Photo : Elena Golovchenko via Pexels

L'étude NASA Clean Air (Wolverton 1989) a testé des plantes d'intérieur dans des chambres scellées de 0,88 m³ et a trouvé un retrait mesurable de benzène, formaldéhyde et trichloréthylène sur 24-48 heures. L'étude était conçue pour le support de vie en boucle fermée (une future mission martienne ou station spatiale). L'allégation largement diffusée « les plantes d'intérieur purifient l'air intérieur » traite ces résultats en chambre comme s'ils s'appliquaient à des pièces ordinaires. Ils ne s'appliquent pas.

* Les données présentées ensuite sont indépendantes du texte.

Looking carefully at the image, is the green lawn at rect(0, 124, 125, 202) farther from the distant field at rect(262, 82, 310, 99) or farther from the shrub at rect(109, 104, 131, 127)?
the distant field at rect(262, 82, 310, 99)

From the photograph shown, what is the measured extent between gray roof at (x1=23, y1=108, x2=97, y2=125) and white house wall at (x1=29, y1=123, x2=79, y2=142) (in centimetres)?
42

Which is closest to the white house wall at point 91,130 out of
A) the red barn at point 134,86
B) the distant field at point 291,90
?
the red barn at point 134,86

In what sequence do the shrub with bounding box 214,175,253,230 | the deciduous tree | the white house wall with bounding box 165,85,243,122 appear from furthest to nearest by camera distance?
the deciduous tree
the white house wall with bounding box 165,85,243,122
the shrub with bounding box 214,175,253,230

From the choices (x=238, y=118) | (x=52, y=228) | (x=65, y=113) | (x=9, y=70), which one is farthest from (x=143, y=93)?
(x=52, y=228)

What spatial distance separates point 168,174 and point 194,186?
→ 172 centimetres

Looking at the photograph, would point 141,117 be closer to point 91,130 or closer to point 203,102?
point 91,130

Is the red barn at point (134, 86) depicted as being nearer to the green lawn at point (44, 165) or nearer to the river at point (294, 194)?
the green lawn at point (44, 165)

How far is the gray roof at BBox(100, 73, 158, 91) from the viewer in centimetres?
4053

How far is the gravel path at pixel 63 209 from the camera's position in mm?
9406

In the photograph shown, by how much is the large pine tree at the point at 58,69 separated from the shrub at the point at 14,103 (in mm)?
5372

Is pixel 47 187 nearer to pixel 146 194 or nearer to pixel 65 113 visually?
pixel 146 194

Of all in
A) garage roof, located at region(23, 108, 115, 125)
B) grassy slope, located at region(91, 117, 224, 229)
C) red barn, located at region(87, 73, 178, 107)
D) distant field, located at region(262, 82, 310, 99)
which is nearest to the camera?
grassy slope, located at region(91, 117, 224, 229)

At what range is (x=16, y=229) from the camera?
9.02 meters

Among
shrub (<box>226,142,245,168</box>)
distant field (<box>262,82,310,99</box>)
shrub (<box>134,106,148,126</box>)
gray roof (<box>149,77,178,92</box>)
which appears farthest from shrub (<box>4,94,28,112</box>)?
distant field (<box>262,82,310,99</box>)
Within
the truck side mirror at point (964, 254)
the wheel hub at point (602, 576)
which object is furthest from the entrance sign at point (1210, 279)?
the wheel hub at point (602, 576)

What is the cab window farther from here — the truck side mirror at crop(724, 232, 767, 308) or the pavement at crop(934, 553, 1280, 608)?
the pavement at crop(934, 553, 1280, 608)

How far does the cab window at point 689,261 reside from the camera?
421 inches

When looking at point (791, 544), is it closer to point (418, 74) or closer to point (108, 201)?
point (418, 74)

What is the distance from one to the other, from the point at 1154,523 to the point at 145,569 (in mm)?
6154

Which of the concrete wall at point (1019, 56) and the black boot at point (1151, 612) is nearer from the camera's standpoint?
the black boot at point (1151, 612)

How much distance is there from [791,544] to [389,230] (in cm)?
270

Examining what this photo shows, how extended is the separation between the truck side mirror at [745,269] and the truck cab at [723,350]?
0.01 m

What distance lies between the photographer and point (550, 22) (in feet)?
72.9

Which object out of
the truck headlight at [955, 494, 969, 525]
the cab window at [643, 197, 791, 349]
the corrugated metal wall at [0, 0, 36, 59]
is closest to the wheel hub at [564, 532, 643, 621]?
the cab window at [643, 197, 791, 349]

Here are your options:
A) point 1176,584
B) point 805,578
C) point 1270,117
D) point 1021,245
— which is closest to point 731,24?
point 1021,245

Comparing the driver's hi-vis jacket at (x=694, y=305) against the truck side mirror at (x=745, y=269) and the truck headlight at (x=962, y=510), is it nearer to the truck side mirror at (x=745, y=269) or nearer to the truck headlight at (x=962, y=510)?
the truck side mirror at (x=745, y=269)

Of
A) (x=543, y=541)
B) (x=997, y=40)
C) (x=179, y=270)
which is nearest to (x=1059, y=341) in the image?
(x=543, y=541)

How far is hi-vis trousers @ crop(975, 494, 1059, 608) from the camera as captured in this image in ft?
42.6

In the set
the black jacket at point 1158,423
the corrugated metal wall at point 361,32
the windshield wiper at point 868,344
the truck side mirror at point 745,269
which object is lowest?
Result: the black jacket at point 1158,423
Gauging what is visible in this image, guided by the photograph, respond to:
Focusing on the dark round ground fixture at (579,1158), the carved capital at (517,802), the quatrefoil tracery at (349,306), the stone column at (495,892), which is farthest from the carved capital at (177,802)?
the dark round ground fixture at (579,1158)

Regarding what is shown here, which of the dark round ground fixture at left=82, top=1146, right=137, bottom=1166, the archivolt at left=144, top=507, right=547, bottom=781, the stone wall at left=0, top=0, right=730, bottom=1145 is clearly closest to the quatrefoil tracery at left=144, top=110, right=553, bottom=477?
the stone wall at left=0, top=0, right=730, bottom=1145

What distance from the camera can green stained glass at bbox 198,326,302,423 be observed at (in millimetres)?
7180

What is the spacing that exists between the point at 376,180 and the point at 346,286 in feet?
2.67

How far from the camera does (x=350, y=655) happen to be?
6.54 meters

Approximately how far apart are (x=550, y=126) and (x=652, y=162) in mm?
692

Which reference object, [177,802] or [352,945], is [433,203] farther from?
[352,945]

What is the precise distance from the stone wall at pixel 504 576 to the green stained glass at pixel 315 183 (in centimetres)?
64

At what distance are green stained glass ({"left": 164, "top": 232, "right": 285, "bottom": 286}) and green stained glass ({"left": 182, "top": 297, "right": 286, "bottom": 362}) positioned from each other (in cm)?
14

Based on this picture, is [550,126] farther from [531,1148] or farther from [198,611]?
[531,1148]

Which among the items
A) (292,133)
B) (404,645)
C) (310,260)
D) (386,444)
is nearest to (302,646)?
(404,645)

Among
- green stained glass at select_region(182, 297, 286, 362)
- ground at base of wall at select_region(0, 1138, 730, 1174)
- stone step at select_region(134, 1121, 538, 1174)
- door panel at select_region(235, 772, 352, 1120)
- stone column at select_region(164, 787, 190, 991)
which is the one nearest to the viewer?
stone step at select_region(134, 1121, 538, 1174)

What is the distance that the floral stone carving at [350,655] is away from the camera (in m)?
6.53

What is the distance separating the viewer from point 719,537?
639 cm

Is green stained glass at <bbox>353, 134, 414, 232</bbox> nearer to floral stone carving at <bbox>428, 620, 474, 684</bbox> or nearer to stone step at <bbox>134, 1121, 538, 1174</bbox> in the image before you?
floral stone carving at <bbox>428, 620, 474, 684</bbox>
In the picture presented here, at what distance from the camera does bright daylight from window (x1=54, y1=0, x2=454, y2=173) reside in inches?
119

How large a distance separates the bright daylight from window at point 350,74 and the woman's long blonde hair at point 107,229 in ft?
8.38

Le calcul est dur. Cummings et Waring 2019 ont recalculé les mêmes données en termes de débit d'air pur (CADR), l'unité utilisée pour comparer les nettoyeurs d'air. Une plante d'intérieur seule dans une pièce de taille moyenne contribue un CADR équivalent à environ 0,02 cfm. Un purificateur HEPA à 50 $ contribue 100-200 cfm. Pour égaler le HEPA, il faudrait 5 000-10 000 plantes d'intérieur dans la pièce. Empilées du sol au plafond, elles rempliraient la plus grande partie du volume que l'air occupe vraiment.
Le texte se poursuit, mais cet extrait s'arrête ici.